===== Blocco di testo =====

ISCHIA. “La prima volta che sono venuto sull’isola di Ischia era il 1993 e di bracconieri ce n’erano davvero tanti. Oggi questo fenomeno è certamente in calo, ma non possiamo dire che sia scomparso”. A dirlo Giampaolo Oddi, Coordinatore nazionale Guardie Giurate WWF Italia che da più di venti anni organizza, con altri volontari dell’associazione ambientalista, il campo antibracconaggio. Ginapolo dall’Umbria viene sull’isola per la sua attività di volontario. “Si tratta – ci spiega Oddi – di un appuntamento ormai consolidato, in un’area purtroppo a intensa attività di bracconaggio durante il passo migratorio primaverile. L’attività di monitoraggio e vigilanza straordinaria ogni anno richiama le guardie volontarie del Panda da tutta Italia e di solito dura per tutto il mese di maggio”. Il campo antibracconaggio del Wwf si svolge sull’isola di Ischia e in costiera sorrentina, a difesa dei piccoli uccelli migratori. “Siamo presenti – incalza il coordinatore nazionale delle guardie giurate del Wwf – soprattutto sull’isola di Ischia dove, insieme alle altre piccole isole del Tirreno Meridionale, l’impatto del bracconaggio primaverile causa gravi danni, perché colpisce animali pronti per la nidificazione, ed è tesa alla tutela degli uccelli migratori, che in quel periodo stanno compiendo il viaggio di ritorno dai quartieri di svernamento africani verso le zone di riproduzione”.

=====

> [Obiettivo dell'esercizio]
Prosegui il testo sul campo antibracconaggio del WWF a Ischia a partire dalla sua ultima frase.

===== Materiale fornito =====

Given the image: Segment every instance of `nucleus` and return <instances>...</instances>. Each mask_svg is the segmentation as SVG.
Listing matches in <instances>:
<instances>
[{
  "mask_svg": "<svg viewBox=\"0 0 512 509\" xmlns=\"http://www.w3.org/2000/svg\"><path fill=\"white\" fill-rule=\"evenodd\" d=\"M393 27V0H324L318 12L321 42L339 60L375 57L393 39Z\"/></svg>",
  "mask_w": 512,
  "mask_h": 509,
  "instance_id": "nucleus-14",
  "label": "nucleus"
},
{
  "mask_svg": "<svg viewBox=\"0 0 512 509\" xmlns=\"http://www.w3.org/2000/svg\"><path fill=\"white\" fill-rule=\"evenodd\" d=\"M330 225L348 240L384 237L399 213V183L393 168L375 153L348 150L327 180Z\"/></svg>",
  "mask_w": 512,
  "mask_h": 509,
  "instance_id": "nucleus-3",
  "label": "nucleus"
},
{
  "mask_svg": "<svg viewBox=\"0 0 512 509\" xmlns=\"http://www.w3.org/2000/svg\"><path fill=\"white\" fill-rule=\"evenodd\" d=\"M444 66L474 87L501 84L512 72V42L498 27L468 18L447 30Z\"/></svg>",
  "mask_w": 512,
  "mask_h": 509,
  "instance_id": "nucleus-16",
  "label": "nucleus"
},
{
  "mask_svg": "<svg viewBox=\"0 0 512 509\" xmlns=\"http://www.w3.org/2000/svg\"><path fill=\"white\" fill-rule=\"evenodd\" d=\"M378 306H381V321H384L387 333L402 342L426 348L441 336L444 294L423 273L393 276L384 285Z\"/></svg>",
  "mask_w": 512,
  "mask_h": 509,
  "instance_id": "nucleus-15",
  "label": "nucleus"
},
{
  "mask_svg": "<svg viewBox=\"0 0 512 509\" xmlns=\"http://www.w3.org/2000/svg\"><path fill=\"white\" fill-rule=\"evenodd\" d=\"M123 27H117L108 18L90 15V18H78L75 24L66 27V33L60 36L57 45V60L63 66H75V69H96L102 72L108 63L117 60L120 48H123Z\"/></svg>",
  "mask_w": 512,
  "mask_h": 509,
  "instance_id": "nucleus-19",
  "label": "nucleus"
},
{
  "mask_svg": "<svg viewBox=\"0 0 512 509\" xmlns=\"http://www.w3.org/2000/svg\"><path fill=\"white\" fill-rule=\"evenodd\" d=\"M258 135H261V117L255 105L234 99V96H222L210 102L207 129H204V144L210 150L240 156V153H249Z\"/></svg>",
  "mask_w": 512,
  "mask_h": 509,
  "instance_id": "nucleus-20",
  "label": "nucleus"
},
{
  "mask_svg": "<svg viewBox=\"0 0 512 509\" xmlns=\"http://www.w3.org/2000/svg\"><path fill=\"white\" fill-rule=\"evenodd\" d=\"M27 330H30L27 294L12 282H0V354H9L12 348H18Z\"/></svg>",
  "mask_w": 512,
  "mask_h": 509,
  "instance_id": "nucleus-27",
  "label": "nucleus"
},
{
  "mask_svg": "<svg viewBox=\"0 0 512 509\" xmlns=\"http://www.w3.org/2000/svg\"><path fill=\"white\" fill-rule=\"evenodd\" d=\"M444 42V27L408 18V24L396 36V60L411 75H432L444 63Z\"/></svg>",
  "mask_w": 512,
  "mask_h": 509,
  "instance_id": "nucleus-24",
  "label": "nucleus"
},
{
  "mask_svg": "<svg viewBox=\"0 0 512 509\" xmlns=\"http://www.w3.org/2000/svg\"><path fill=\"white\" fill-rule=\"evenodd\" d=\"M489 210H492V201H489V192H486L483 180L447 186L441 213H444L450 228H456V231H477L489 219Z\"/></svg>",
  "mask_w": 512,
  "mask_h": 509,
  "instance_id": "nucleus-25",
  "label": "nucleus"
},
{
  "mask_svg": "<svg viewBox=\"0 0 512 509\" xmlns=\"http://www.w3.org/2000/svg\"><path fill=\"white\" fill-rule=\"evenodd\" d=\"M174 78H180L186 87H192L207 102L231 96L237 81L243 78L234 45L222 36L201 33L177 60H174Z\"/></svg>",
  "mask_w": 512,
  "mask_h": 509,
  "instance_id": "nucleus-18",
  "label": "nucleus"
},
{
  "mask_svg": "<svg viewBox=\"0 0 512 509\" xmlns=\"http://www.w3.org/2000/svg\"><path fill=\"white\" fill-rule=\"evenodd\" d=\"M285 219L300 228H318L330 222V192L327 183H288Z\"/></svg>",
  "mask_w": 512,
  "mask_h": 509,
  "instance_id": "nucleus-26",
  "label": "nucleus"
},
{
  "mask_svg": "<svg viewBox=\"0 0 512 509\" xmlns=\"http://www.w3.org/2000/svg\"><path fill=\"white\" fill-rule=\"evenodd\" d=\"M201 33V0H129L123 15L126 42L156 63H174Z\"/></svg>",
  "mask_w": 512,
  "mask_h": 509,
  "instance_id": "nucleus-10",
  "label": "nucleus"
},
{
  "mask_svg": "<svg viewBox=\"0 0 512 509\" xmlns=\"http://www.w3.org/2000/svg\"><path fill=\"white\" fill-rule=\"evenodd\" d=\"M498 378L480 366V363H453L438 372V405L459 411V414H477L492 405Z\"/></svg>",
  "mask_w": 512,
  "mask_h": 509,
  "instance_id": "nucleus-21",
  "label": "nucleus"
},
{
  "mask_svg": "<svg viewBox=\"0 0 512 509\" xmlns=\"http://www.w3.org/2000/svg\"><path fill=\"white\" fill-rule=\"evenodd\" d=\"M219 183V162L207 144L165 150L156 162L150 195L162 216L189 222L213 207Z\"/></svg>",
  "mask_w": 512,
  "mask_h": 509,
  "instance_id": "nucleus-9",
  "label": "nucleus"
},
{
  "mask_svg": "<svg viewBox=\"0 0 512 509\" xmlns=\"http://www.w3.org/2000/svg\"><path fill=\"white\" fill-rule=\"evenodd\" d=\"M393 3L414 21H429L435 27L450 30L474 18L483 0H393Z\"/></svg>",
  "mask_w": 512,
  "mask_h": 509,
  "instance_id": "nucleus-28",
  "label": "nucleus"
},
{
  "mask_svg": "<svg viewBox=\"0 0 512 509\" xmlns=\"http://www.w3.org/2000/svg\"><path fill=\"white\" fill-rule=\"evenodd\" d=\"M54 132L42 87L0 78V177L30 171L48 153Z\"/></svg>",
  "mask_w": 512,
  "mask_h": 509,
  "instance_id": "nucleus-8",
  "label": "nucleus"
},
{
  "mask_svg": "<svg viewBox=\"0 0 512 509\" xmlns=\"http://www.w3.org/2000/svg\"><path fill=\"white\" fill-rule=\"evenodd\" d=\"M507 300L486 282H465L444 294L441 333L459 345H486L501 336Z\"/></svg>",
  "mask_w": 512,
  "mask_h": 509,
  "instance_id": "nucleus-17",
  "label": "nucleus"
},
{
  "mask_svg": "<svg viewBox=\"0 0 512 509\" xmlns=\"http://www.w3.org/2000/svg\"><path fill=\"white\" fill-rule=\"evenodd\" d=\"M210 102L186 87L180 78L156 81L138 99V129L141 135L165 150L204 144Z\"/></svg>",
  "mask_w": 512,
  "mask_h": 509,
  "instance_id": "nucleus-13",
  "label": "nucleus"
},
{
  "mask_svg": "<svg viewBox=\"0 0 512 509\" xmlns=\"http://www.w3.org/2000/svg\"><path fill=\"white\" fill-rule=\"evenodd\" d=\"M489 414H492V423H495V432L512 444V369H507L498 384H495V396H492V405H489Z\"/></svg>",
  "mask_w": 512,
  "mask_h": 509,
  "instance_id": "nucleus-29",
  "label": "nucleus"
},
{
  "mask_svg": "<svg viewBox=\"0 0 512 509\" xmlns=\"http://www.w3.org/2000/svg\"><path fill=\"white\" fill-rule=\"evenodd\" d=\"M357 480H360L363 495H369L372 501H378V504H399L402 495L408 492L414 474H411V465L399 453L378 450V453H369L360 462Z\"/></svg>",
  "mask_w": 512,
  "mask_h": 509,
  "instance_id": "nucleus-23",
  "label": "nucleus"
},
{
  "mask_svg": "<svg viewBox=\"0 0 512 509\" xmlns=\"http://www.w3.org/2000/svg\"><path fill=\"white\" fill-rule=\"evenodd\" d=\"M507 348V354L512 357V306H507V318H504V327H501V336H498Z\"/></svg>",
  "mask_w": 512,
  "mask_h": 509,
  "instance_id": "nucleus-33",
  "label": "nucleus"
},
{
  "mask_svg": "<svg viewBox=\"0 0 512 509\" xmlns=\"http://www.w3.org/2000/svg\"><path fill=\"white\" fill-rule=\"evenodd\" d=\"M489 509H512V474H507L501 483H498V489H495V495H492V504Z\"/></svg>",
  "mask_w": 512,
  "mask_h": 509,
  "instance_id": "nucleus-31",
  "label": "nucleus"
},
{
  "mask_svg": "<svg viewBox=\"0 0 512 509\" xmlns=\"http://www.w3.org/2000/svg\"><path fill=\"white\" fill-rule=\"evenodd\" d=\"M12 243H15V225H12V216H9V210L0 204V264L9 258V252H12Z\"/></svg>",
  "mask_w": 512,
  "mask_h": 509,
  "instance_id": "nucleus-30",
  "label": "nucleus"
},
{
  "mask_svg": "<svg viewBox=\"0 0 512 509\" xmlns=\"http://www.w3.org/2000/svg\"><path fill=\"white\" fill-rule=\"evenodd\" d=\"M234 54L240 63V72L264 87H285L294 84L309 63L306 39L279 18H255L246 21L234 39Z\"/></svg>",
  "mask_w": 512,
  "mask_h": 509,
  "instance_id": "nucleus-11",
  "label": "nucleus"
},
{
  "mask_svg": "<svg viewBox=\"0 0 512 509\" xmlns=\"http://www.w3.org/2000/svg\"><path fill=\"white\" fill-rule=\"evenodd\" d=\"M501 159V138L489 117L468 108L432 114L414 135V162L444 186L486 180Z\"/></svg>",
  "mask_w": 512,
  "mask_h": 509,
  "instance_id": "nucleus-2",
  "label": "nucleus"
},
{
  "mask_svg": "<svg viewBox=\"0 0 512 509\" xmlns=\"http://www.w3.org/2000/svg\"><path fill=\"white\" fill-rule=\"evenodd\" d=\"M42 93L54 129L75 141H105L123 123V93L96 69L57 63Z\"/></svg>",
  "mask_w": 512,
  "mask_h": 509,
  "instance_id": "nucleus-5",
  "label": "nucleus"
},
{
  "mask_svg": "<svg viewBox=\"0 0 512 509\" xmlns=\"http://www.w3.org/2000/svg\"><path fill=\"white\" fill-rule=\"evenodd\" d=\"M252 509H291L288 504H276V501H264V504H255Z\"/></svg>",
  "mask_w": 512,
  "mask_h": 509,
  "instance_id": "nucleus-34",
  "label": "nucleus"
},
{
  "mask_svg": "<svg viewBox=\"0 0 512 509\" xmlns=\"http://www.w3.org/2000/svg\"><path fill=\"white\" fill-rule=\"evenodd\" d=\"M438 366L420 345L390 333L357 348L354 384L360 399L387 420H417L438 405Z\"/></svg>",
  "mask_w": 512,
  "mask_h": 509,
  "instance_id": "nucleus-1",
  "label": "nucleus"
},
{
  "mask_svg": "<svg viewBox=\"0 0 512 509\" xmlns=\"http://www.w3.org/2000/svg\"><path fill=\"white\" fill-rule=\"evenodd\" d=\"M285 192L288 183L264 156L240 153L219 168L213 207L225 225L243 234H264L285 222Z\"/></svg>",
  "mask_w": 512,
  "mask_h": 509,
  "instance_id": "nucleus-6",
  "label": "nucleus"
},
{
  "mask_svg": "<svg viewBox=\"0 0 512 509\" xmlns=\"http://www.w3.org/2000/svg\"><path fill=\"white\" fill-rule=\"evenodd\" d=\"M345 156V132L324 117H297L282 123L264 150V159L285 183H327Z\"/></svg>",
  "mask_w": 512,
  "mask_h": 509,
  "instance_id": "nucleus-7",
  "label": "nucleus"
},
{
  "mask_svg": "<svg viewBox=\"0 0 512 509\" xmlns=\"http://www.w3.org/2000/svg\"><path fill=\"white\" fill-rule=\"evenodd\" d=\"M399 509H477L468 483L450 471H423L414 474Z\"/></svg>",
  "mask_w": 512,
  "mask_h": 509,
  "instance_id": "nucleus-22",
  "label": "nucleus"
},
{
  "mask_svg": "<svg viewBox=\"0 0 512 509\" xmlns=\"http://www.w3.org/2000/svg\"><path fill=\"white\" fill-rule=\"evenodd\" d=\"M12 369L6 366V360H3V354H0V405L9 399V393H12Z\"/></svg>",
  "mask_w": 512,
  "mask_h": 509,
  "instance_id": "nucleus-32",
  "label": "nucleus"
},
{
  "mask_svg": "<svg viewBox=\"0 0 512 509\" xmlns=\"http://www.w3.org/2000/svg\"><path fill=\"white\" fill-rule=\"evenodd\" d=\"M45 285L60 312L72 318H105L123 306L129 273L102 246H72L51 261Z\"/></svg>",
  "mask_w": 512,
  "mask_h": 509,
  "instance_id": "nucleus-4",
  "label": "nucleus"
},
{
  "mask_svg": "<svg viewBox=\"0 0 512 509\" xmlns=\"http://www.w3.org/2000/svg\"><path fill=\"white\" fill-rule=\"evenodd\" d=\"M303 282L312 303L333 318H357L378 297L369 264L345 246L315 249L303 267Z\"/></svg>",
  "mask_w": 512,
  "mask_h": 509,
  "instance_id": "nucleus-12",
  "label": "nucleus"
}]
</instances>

=====

> [Risposta qui sotto]
Lo scorso maggio gli attivisti del Wwf con gli agenti della Polizia di Stato, guidato dal Vicequestore Alberto Mannelli, nel corso di una perlustrazione hanno rinvenuto presso la scogliera di Forio, un fucile doppietta calibro 12 con matricola abrasa e decine di cartucce di vario calibro. “Un bracconiere evidentemente – ci ha raccontato Oddi – evidentemente ci ha sentito arrivare e ha nascosto l’arma tra le rocce. In caso di controlli, l’arma priva di matricola può essere abbandonata senza che il bracconiere sia identificato. Una delle numerosissime armi clandestine nascoste sull’isola”. E continua: “Questo è solo uno degli episodi cui abbiamo assistito. Sull’Isola di Ischia la cosa che rappresenta la vera emergenza è il diffuso utilizzo di armi clandestine, sia di origine furtiva sia di fattura artigianale, al fine di eludere I controlli”. E conclude: “Il bracconaggio, seppur ridimensionato rispetto al passato, è un fenomeno purtroppo molto presente sull’isola di Ischia. Il dato positivo è la straordinaria collaborazione tra le autorità e i volontari ambientalisti. Senza dimenticare che sull’Isola è sempre attivo il Nucleo Guardie Venatorie Arcicaccia, che opera servizi di prevenzione antibracconaggio. Purtroppo persistono ampie aree dove il bracconaggio persiste, soprattutto con armi di provenienza illegale.”